Arts

No retreating to the cottage

In ‘Hester’s Daughters’ a local author and women’s studies scholar reimagines characters from ‘The Scarlet Letter’ — in a more recent era

SAXTONS RIVER — Like many students, Elayne Clift first read The Scarlet Letter in high school and has admired the character of Hester Prynne ever since.

“Hester Prynne has always been my literary heroine,” she says. “I just think she's the most extraordinary woman, and I love the story.”

Enough so that Clift has moved Prynne and her daughter, Pearl, from the Puritan setting of Hawthorne's original and has re-imagined the characters in a more modern setting.

Hester's Daughters, Clift's new novel, chronicles the lives of the female leads from Hester's birth in 1929 to an adult Pearl's journey to Africa in 2005.

Daughters follows a very similar storyline to The Scarlet Letter, including Hester's relationship with a man she cannot marry, and raising their daughter, the product of that relationship, alone.

But what happens when strong female leads are put into an era that provides many more opportunities for women and their roles in society than the oppressive setting of Massachusetts in the 1600s?

“My Hester, being contemporary, goes on for higher education,” Clift says. “My Hester earns a Ph.D., with a lot of support from other women. Hawthorne's Hester was totally isolated and although she was literate, she had no formal education.”

“But both Hesters are similar in nature; they are strong, sensitive, and some would say prideful women. People come to depend on them. They love their daughters fiercely.

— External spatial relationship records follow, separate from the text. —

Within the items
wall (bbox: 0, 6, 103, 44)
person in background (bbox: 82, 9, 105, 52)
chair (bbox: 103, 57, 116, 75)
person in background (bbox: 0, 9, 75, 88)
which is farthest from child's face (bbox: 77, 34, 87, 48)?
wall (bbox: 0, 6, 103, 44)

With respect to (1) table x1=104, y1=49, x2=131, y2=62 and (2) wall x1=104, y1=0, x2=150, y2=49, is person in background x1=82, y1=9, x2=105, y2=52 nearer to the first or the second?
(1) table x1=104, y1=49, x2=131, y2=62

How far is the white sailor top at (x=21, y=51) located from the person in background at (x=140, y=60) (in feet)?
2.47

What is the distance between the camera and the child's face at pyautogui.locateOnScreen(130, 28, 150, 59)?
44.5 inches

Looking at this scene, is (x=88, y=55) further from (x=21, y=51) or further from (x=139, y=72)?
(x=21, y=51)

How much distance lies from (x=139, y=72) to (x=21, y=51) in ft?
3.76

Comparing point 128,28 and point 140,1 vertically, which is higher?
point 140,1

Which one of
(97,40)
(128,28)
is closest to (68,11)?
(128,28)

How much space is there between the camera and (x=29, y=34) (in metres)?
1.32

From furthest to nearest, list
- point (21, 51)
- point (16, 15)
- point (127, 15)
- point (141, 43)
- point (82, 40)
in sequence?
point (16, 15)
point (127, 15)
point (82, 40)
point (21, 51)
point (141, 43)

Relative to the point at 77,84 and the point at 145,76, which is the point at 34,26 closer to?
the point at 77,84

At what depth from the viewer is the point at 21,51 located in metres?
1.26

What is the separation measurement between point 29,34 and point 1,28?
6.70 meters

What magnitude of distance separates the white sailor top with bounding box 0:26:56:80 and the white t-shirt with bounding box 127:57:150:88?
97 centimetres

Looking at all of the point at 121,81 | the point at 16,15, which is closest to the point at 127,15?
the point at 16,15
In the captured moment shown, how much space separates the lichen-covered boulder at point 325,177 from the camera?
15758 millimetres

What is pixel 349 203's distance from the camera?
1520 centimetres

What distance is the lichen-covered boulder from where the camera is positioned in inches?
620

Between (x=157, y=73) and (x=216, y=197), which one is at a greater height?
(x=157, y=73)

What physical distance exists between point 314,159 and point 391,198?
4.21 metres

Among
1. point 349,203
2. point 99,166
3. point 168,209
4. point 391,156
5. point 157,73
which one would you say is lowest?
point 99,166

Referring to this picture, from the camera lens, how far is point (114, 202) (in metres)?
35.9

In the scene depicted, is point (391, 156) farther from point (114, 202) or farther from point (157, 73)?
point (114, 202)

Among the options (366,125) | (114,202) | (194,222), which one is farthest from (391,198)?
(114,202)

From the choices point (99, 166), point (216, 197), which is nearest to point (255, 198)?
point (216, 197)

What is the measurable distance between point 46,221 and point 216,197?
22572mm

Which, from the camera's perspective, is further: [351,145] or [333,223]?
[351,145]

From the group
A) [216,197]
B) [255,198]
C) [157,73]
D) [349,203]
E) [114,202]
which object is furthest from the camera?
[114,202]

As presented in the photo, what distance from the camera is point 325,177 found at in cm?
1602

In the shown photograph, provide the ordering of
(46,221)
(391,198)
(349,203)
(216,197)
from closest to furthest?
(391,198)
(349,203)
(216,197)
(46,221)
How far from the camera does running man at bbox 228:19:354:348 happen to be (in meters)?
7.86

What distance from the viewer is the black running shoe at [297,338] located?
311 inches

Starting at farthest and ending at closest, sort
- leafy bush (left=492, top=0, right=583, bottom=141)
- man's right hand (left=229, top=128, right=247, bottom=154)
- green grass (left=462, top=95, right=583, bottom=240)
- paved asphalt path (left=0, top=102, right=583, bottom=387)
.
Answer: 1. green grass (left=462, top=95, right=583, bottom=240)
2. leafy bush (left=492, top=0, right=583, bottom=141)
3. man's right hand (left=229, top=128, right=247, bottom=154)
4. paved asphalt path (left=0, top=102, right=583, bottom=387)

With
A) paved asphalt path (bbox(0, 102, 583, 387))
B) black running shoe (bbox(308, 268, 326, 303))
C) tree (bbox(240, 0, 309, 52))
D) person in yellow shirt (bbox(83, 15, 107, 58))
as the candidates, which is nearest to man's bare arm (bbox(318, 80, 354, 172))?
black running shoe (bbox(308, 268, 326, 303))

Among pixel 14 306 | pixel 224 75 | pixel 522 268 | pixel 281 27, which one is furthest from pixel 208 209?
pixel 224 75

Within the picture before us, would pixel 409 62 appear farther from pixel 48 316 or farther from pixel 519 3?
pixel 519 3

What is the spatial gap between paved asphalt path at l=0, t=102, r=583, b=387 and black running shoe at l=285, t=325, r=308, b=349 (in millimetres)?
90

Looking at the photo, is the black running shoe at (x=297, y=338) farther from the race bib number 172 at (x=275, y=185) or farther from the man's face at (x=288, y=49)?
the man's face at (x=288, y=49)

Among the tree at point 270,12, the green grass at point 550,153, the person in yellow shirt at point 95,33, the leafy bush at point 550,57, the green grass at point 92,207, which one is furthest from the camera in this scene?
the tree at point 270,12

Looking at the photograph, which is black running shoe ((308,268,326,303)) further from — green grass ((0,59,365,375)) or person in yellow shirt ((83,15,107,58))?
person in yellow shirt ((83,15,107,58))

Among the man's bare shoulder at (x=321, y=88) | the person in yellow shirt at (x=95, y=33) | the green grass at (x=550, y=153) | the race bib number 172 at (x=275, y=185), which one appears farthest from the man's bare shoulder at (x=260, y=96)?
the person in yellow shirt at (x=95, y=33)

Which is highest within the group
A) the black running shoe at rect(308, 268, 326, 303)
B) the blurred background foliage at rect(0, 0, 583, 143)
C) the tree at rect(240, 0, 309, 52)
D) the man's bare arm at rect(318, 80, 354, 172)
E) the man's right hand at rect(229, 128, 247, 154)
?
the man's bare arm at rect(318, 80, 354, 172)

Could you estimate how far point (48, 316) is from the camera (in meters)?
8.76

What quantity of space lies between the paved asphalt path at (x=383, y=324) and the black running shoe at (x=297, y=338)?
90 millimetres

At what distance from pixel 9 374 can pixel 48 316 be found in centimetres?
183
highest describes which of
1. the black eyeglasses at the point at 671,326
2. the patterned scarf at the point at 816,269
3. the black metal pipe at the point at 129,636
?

“But I think my Hester is somewhat more resilient because of the time in which the story takes place,” Clift says.

Clift, who teaches women's studies, used her expertise in contemporary feminism, and her knowledge of feminist history and its second wave, as background for the novel.

“There's so much of the history of the second wave of feminism that plays big in the story,” she says.

Her Hester, she says, “has the same strengths and meanings in other people's lives [as the original Hester]. But she represents the modern woman and modern life. She comes through these things because of the support of the modern feminist.”

“She doesn't retreat back to the cottage,” Clift says. “She's a stronger, more resilient Hester. What Hester represents in her time and what she represents in my book is really important. She's the prototypical feminist.”

What became of Pearl?

Unless you are well-acquainted with Hawthorne's classic novel, the plot parallels of Hester's Daughters might evade some readers.

The book recreates the main events in Letter, including the famous scaffold scene where Pearl's father reveals his identity.

“All the major events and characters [of Letter] are replicated in a modern context, but some of it is nuanced,” Clift says. “You'd have to have read Letter fairly recently to get it.”

The novel answers the question that prompted her to write the novel: Whatever became of Pearl?

The second half of the book is about Pearl and her life, which very closely parallels her mother's, says Clift, who wove the retelling around “a lot of real feminist history of the period.”

She says that the main inspiration - which she describes as the “seed” - for her book came up during a writers' retreat.

“We were talking about books that we loved. I mentioned The Scarlet Letter and said, 'No one ever says what happened to Pearl. I wonder what happened to Pearl?'

“Then shortly after, I got a fortune cookie that said, 'A childhood book will have new meaning for you.'

It was a message.

“But I knew I couldn't write historical fiction. So I decided to 'write what I know.' I set the story in modern times with a strong feminist backdrop,” she says. “I think it works.”

Both characters are “strong women,” Clift says: three-dimensional, intelligent women with strong senses of themselves as individuals.

“Both of these women are choosing to honor their true selves,” she says. “They're not willing or emotionally able to compromise themselves or the men they're involved with.”

She describes Hester as “a woman of extraordinary strength, and that strength shows itself in her prideful demeanor.”

“For example, when she embroiders the 'A' for Adulterer that she's condemned to wear on her chest, she does so rather flamboyantly,” she says.

“But she also carries herself with such dignity throughout the story,” Clift says. “That's what I tried to capture with my Hester.”

In Clift's story, Hester's daughter, Pearl, is “deeply devoted to her creativity,” she adds.

“In addition to sort of saving their men, each is very dedicated to a sense of self, a sense of dignity, self-worth, and being who they are in the world.”

Challenge for a 'succinct' writer

Clift, whose monthly column appears in The Commons, describes herself as a “succinct” writer whose short stories are usually only 2,500 words or shorter.

She noted the “many, many, many revisions and lots of readers along the way.”

“I had one professional editor who really helped me to get the structural part of it right,” she says. “I wrote it in vignettes and had to weave them together, so it was pretty challenging.”

As for future projects, Clift is currently working on a non-fiction work, Birth Ambassadors, about doula-supporters in the U.S. She is also compiling a collection of short stories under the title Children of the Chalet.

She doubts she will ever attempt another novel-length story again.

“I wasn't working on it constantly, but from the time I got the idea till actually having the book in my hands was about 15 years,” she says.